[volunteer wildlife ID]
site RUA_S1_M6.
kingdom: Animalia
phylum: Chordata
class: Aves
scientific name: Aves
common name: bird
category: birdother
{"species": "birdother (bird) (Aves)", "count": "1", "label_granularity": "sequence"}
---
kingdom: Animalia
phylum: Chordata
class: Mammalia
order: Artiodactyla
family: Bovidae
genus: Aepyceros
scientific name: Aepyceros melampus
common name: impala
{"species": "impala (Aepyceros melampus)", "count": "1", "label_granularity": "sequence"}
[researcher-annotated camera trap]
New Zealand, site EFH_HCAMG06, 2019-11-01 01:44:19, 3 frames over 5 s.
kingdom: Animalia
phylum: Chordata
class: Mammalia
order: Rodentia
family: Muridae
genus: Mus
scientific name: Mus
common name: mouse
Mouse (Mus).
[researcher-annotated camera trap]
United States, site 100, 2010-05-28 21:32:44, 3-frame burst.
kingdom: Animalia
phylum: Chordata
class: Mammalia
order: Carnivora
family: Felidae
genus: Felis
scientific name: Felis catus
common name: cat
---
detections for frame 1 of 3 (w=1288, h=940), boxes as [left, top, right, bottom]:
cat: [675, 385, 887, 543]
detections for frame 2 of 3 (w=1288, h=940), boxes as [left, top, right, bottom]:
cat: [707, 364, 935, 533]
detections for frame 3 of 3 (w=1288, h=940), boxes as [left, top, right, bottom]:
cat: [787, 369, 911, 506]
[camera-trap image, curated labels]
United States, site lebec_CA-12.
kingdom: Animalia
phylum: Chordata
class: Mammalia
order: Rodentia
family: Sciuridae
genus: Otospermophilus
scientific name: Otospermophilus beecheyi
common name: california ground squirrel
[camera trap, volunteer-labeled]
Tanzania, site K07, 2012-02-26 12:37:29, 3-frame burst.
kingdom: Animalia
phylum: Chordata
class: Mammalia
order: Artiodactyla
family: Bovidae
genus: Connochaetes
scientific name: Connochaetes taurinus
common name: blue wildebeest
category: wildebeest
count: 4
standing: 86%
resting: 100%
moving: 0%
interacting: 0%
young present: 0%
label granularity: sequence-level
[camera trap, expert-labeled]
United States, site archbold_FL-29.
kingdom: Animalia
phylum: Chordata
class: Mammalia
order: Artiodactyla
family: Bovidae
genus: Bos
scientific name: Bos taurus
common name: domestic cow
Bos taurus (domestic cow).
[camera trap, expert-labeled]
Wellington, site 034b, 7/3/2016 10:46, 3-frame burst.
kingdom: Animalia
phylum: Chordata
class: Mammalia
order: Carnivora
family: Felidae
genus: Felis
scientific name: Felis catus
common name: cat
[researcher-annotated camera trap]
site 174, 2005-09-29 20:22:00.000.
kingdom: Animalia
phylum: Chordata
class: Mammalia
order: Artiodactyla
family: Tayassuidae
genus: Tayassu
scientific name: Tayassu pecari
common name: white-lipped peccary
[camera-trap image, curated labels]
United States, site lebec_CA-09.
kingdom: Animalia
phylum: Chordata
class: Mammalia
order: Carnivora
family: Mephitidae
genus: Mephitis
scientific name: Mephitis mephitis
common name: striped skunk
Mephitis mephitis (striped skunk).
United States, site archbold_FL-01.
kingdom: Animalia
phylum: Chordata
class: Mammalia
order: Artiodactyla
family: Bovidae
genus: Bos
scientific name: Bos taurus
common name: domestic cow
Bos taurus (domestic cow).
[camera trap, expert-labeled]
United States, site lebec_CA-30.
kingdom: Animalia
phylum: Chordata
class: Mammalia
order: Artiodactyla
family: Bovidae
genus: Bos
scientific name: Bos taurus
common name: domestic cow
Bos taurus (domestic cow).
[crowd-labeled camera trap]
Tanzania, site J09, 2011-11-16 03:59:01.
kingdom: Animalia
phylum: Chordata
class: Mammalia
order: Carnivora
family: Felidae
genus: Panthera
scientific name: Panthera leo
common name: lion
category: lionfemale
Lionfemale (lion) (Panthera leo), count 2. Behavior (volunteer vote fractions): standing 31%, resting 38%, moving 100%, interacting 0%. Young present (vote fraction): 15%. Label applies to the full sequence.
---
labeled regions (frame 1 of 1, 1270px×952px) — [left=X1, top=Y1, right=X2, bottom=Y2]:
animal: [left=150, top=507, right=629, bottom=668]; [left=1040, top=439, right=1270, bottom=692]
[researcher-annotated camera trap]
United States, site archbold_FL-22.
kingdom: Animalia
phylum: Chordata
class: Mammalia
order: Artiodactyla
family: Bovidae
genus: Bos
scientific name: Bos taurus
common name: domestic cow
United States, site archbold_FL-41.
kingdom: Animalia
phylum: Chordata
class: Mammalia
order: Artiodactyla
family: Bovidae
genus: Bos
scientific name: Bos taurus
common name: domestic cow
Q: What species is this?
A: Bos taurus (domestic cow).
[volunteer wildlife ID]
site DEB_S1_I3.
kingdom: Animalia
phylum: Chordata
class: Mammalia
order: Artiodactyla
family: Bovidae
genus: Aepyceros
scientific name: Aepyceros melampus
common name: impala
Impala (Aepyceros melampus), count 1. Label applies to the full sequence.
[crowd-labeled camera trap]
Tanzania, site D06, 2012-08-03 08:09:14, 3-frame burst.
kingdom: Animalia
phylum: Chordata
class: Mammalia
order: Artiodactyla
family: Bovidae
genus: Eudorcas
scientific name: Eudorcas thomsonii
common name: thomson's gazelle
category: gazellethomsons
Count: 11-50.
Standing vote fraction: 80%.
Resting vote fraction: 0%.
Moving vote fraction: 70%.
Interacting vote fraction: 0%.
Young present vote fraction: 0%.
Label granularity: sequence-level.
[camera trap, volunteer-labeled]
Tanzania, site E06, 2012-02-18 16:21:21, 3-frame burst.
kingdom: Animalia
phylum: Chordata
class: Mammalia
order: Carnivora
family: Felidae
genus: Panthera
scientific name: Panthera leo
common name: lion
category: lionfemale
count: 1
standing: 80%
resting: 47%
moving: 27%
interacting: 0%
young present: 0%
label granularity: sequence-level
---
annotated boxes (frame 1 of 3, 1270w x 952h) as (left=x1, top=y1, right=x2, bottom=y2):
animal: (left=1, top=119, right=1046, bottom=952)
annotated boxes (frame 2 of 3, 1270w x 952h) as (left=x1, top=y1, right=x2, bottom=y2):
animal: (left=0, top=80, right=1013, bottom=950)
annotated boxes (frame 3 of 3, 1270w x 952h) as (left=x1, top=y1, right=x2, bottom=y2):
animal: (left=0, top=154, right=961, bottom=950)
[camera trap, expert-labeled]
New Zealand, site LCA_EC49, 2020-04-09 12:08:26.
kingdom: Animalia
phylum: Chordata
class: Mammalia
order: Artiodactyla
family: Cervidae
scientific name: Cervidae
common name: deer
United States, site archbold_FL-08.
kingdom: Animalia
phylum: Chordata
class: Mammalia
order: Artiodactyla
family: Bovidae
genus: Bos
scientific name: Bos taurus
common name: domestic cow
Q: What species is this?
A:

....

▶ [Problem description]
The records above are to be given again in full, exactly.

▶ [Your solution]
[volunteer wildlife ID]
site RUA_S1_M6.
kingdom: Animalia
phylum: Chordata
class: Aves
scientific name: Aves
common name: bird
category: birdother
{"species": "birdother (bird) (Aves)", "count": "1", "label_granularity": "sequence"}
---
kingdom: Animalia
phylum: Chordata
class: Mammalia
order: Artiodactyla
family: Bovidae
genus: Aepyceros
scientific name: Aepyceros melampus
common name: impala
{"species": "impala (Aepyceros melampus)", "count": "1", "label_granularity": "sequence"}
[researcher-annotated camera trap]
New Zealand, site EFH_HCAMG06, 2019-11-01 01:44:19, 3 frames over 5 s.
kingdom: Animalia
phylum: Chordata
class: Mammalia
order: Rodentia
family: Muridae
genus: Mus
scientific name: Mus
common name: mouse
Mouse (Mus).
[researcher-annotated camera trap]
United States, site 100, 2010-05-28 21:32:44, 3-frame burst.
kingdom: Animalia
phylum: Chordata
class: Mammalia
order: Carnivora
family: Felidae
genus: Felis
scientific name: Felis catus
common name: cat
---
detections for frame 1 of 3 (w=1288, h=940), boxes as [left, top, right, bottom]:
cat: [675, 385, 887, 543]
detections for frame 2 of 3 (w=1288, h=940), boxes as [left, top, right, bottom]:
cat: [707, 364, 935, 533]
detections for frame 3 of 3 (w=1288, h=940), boxes as [left, top, right, bottom]:
cat: [787, 369, 911, 506]
[camera-trap image, curated labels]
United States, site lebec_CA-12.
kingdom: Animalia
phylum: Chordata
class: Mammalia
order: Rodentia
family: Sciuridae
genus: Otospermophilus
scientific name: Otospermophilus beecheyi
common name: california ground squirrel
[camera trap, volunteer-labeled]
Tanzania, site K07, 2012-02-26 12:37:29, 3-frame burst.
kingdom: Animalia
phylum: Chordata
class: Mammalia
order: Artiodactyla
family: Bovidae
genus: Connochaetes
scientific name: Connochaetes taurinus
common name: blue wildebeest
category: wildebeest
count: 4
standing: 86%
resting: 100%
moving: 0%
interacting: 0%
young present: 0%
label granularity: sequence-level
[camera trap, expert-labeled]
United States, site archbold_FL-29.
kingdom: Animalia
phylum: Chordata
class: Mammalia
order: Artiodactyla
family: Bovidae
genus: Bos
scientific name: Bos taurus
common name: domestic cow
Bos taurus (domestic cow).
[camera trap, expert-labeled]
Wellington, site 034b, 7/3/2016 10:46, 3-frame burst.
kingdom: Animalia
phylum: Chordata
class: Mammalia
order: Carnivora
family: Felidae
genus: Felis
scientific name: Felis catus
common name: cat
[researcher-annotated camera trap]
site 174, 2005-09-29 20:22:00.000.
kingdom: Animalia
phylum: Chordata
class: Mammalia
order: Artiodactyla
family: Tayassuidae
genus: Tayassu
scientific name: Tayassu pecari
common name: white-lipped peccary
[camera-trap image, curated labels]
United States, site lebec_CA-09.
kingdom: Animalia
phylum: Chordata
class: Mammalia
order: Carnivora
family: Mephitidae
genus: Mephitis
scientific name: Mephitis mephitis
common name: striped skunk
Mephitis mephitis (striped skunk).
United States, site archbold_FL-01.
kingdom: Animalia
phylum: Chordata
class: Mammalia
order: Artiodactyla
family: Bovidae
genus: Bos
scientific name: Bos taurus
common name: domestic cow
Bos taurus (domestic cow).
[camera trap, expert-labeled]
United States, site lebec_CA-30.
kingdom: Animalia
phylum: Chordata
class: Mammalia
order: Artiodactyla
family: Bovidae
genus: Bos
scientific name: Bos taurus
common name: domestic cow
Bos taurus (domestic cow).
[crowd-labeled camera trap]
Tanzania, site J09, 2011-11-16 03:59:01.
kingdom: Animalia
phylum: Chordata
class: Mammalia
order: Carnivora
family: Felidae
genus: Panthera
scientific name: Panthera leo
common name: lion
category: lionfemale
Lionfemale (lion) (Panthera leo), count 2. Behavior (volunteer vote fractions): standing 31%, resting 38%, moving 100%, interacting 0%. Young present (vote fraction): 15%. Label applies to the full sequence.
---
labeled regions (frame 1 of 1, 1270px×952px) — [left=X1, top=Y1, right=X2, bottom=Y2]:
animal: [left=150, top=507, right=629, bottom=668]; [left=1040, top=439, right=1270, bottom=692]
[researcher-annotated camera trap]
United States, site archbold_FL-22.
kingdom: Animalia
phylum: Chordata
class: Mammalia
order: Artiodactyla
family: Bovidae
genus: Bos
scientific name: Bos taurus
common name: domestic cow
United States, site archbold_FL-41.
kingdom: Animalia
phylum: Chordata
class: Mammalia
order: Artiodactyla
family: Bovidae
genus: Bos
scientific name: Bos taurus
common name: domestic cow
Q: What species is this?
A: Bos taurus (domestic cow).
[volunteer wildlife ID]
site DEB_S1_I3.
kingdom: Animalia
phylum: Chordata
class: Mammalia
order: Artiodactyla
family: Bovidae
genus: Aepyceros
scientific name: Aepyceros melampus
common name: impala
Impala (Aepyceros melampus), count 1. Label applies to the full sequence.
[crowd-labeled camera trap]
Tanzania, site D06, 2012-08-03 08:09:14, 3-frame burst.
kingdom: Animalia
phylum: Chordata
class: Mammalia
order: Artiodactyla
family: Bovidae
genus: Eudorcas
scientific name: Eudorcas thomsonii
common name: thomson's gazelle
category: gazellethomsons
Count: 11-50.
Standing vote fraction: 80%.
Resting vote fraction: 0%.
Moving vote fraction: 70%.
Interacting vote fraction: 0%.
Young present vote fraction: 0%.
Label granularity: sequence-level.
[camera trap, volunteer-labeled]
Tanzania, site E06, 2012-02-18 16:21:21, 3-frame burst.
kingdom: Animalia
phylum: Chordata
class: Mammalia
order: Carnivora
family: Felidae
genus: Panthera
scientific name: Panthera leo
common name: lion
category: lionfemale
count: 1
standing: 80%
resting: 47%
moving: 27%
interacting: 0%
young present: 0%
label granularity: sequence-level
---
annotated boxes (frame 1 of 3, 1270w x 952h) as (left=x1, top=y1, right=x2, bottom=y2):
animal: (left=1, top=119, right=1046, bottom=952)
annotated boxes (frame 2 of 3, 1270w x 952h) as (left=x1, top=y1, right=x2, bottom=y2):
animal: (left=0, top=80, right=1013, bottom=950)
annotated boxes (frame 3 of 3, 1270w x 952h) as (left=x1, top=y1, right=x2, bottom=y2):
animal: (left=0, top=154, right=961, bottom=950)
[camera trap, expert-labeled]
New Zealand, site LCA_EC49, 2020-04-09 12:08:26.
kingdom: Animalia
phylum: Chordata
class: Mammalia
order: Artiodactyla
family: Cervidae
scientific name: Cervidae
common name: deer
United States, site archbold_FL-08.
kingdom: Animalia
phylum: Chordata
class: Mammalia
order: Artiodactyla
family: Bovidae
genus: Bos
scientific name: Bos taurus
common name: domestic cow
Q: What species is this?
A:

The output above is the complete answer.